最終回!田中の召喚(前編)
とてもよく晴れた日だった。
なんて召喚日和なんだろうか、と日課になったロードワークにいそしんでいた、俺。田中。
昇ったばかりの太陽を浴びながら、爽やかにご町内30キロばかり走ったあと、まだ開門もされていない学校へ。
校内では、鉄棒で懸垂と腹筋。ウェイトリフティング部のバーベルなどを勝手に拝借して、大胸筋や広背筋、上腕二頭筋に愛情を注いだ。
もはやアスリート。
自主的勇者見習いなのだ。
「ふぅ。いったん休憩にするか」
時刻は朝7時。休憩中をはさんだらもう一度校庭を走ろう。時間は有限だ。俺だって、いつ召喚されてもおかしくないのだから。
コキコキと肩を鳴らし、持参したプロテインで俺の筋肉を労る。
カッ!
突如、目の前が真っ白に光り輝く。
こっこれは!
いままで何度も見てきた勇者召喚の光!
いつも目の前で友だちや家族を掻っ攫っては俺を置いていく光!!!
だが、今回の光はいつもと様子が違う。規模が大きいのだ。

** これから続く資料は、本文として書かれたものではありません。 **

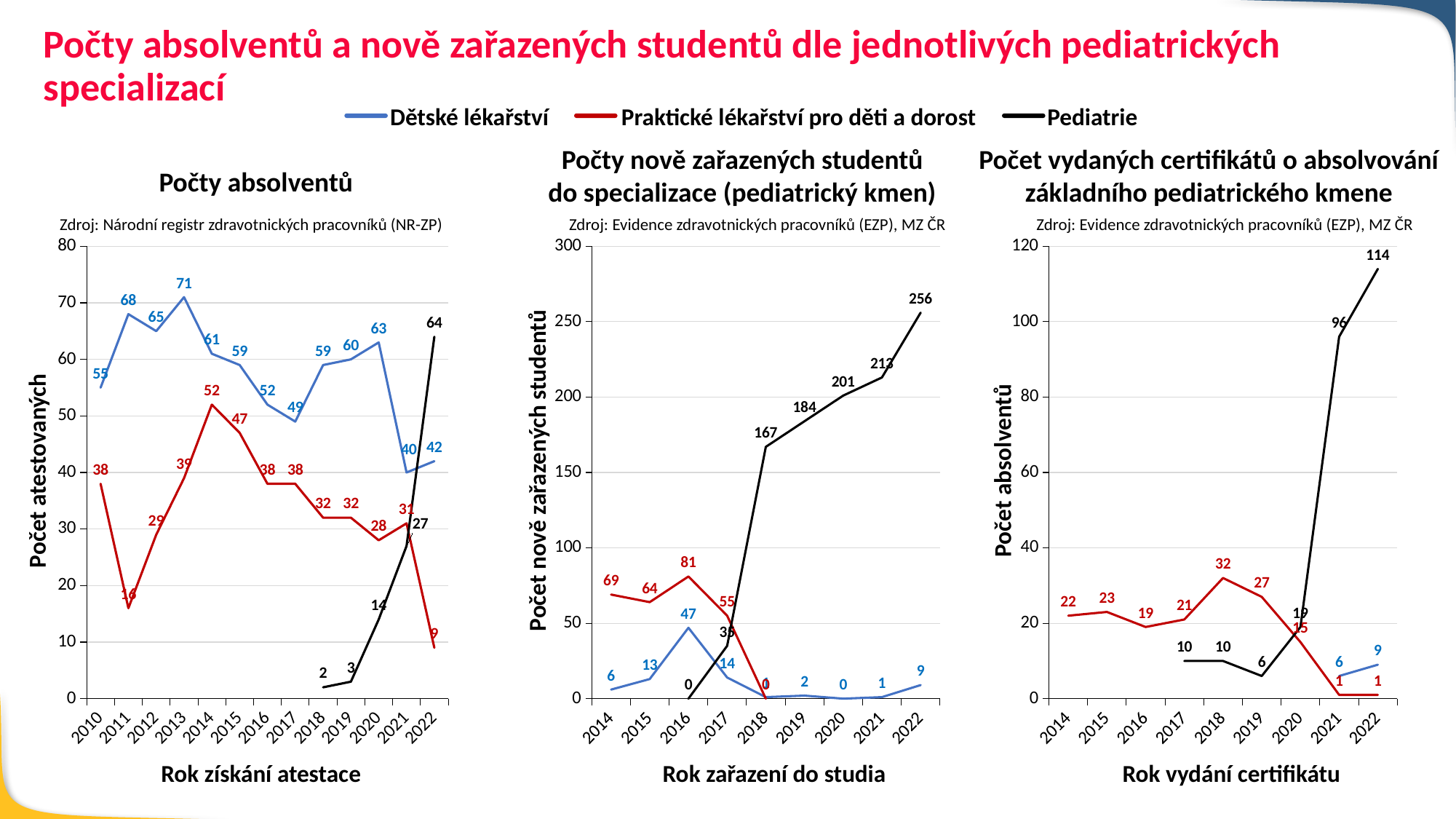
In the chart 'Počet vydaných certifikátů o absolvování základního pediatrického kmene', does the Pediatrie line rise or fall between 2019 and 2022? rise In the chart 'Počty absolventů', what is the difference between Dětské lékařství and Praktické lékařství pro děti a dorost in 2022? 33 In the chart 'Počet vydaných certifikátů o absolvování základního pediatrického kmene', which is larger in 2018: Praktické lékařství pro děti a dorost or Pediatrie? Praktické lékařství pro děti a dorost In the chart 'Počty nově zařazených studentů do specializace (pediatrický kmen)', how many years are shown on the x axis? 9 In the chart 'Počty absolventů', in which year does Dětské lékařství reach its highest value? 2013 In the chart 'Počty absolventů', what is the value for Dětské lékařství in 2013? 71 In the chart 'Počty nově zařazených studentů do specializace (pediatrický kmen)', in which year does Praktické lékařství pro děti a dorost reach its highest value? 2016 What kind of chart is 'Počty absolventů'? line chart In the chart 'Počty absolventů', what is the value for Pediatrie in 2022? 64 In the chart 'Počet vydaných certifikátů o absolvování základního pediatrického kmene', what is the value for Pediatrie in 2021? 96 How many series does the shared legend list? 3 In the chart 'Počty nově zařazených studentů do specializace (pediatrický kmen)', what is the value for Pediatrie in 2022? 256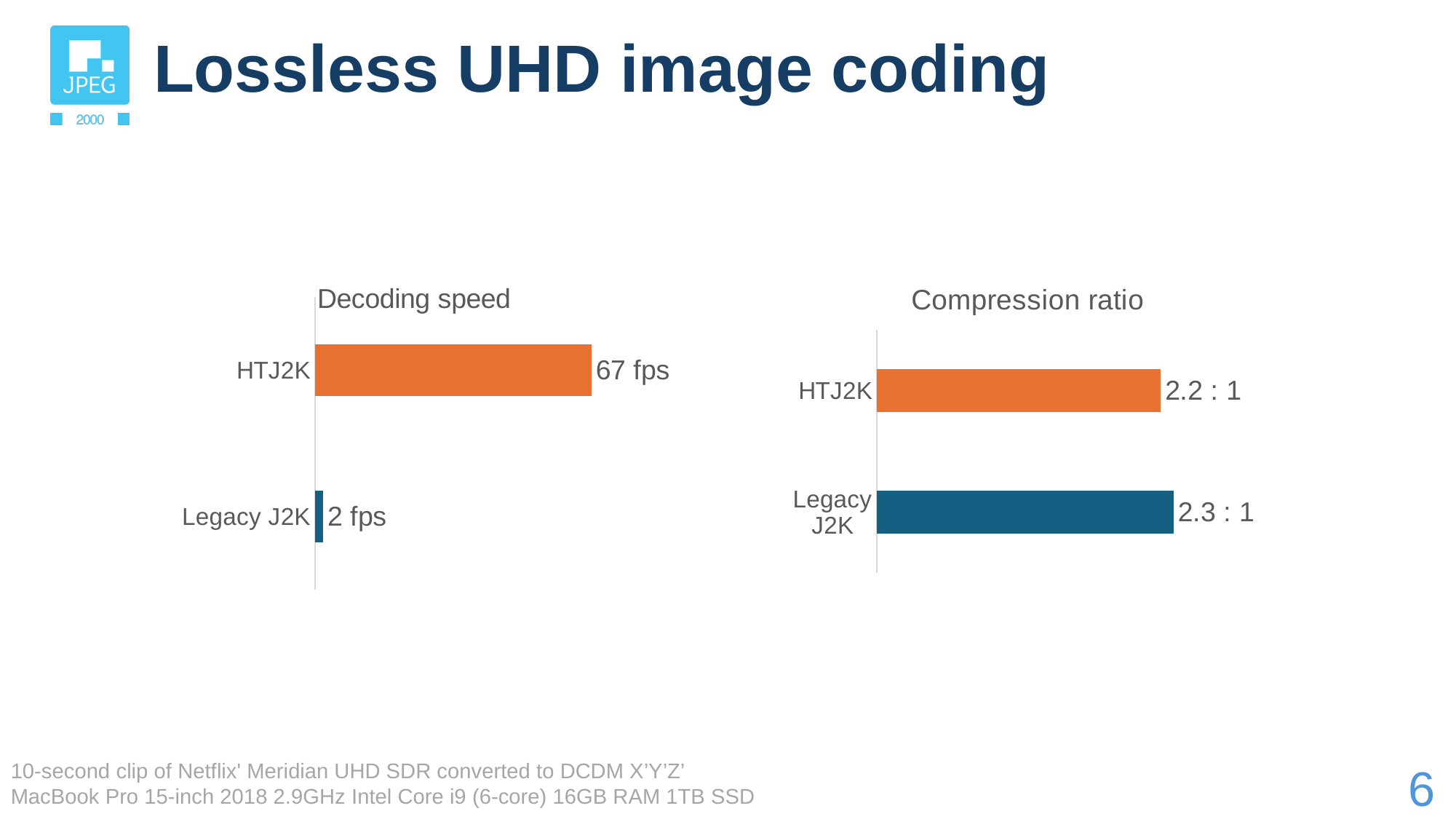
In the Decoding speed chart, what is the difference in fps between HTJ2K and Legacy J2K? 65 fps In the Compression ratio chart, what colour is the bar for Legacy J2K? Blue What kind of chart is the Compression ratio chart? Bar chart In the Decoding speed chart, which category has the highest value? HTJ2K In the Compression ratio chart, which category has the lowest value? HTJ2K In the Decoding speed chart, what is the value for HTJ2K? 67 fps What is the title of the chart on the left of the slide? Decoding speed In the Compression ratio chart, which is larger, the value for HTJ2K or for Legacy J2K? Legacy J2K In the Decoding speed chart, what is the value for Legacy J2K? 2 fps In the Compression ratio chart, what is the value for HTJ2K? 2.2 : 1 How many categories does the Decoding speed chart show? 2 In the Compression ratio chart, what is the value for Legacy J2K? 2.3 : 1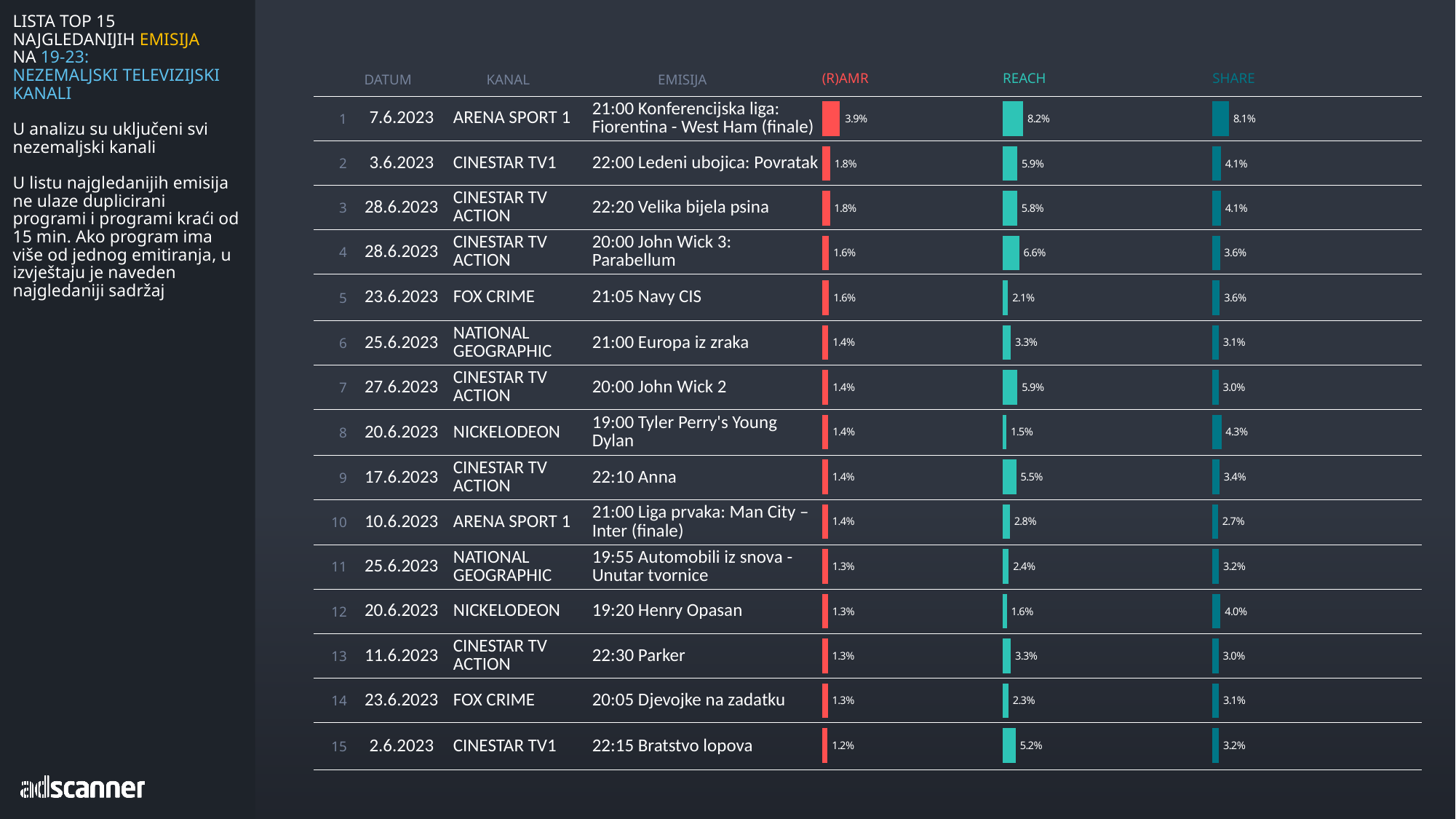
In the SHARE column, what is the value for 19:00 Tyler Perry's Young Dylan? 4.3% In the REACH column, what is the value for 20:00 John Wick 3: Parabellum? 6.6% What colour are the bars in the (R)AMR column? Red In the REACH column, which programme has the lowest value? 19:00 Tyler Perry's Young Dylan How many programmes are listed in the table? 15 In the (R)AMR column, what is the value for the programme ranked 1, 21:00 Konferencijska liga: Fiorentina - West Ham (finale)? 3.9% In the SHARE column, what is the difference between the value for 21:00 Konferencijska liga: Fiorentina - West Ham (finale) and the value for 22:00 Ledeni ubojica: Povratak? 4.0% In the REACH column, which programme has the highest value? 21:00 Konferencijska liga: Fiorentina - West Ham (finale) In the REACH column, which is larger: the value for 21:05 Navy CIS or the value for 22:10 Anna? 22:10 Anna In the (R)AMR column, what is the difference between the value for 21:00 Konferencijska liga: Fiorentina - West Ham (finale) and the value for 22:15 Bratstvo lopova? 2.7% What kind of chart is used in the (R)AMR, REACH and SHARE columns? Bar chart In the (R)AMR column, which programme has the lowest value? 22:15 Bratstvo lopova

いつもは目の前にいる人ひとり分を包むほどの魔法陣だが、今回は全容が見えないほどに光も魔法陣も大きい。
ファ!??なんだ!??
ついに!???
ついになのか!???
ぜったい召喚されない田中なのに召喚されちゃうのか!???
実はトラックが突っ込んできて眩しいとかじゃないよね??!
スズキがイタズラで光魔法乱発してるとかじゃないよね??!!
光はどんどん強くなり、あたり一面が痛いほどの白で埋め尽くされる。もはや召喚の魔法陣も何も見えない。
ああ、おれ……ついに……
白い光の中、両手を広げて身を任せた。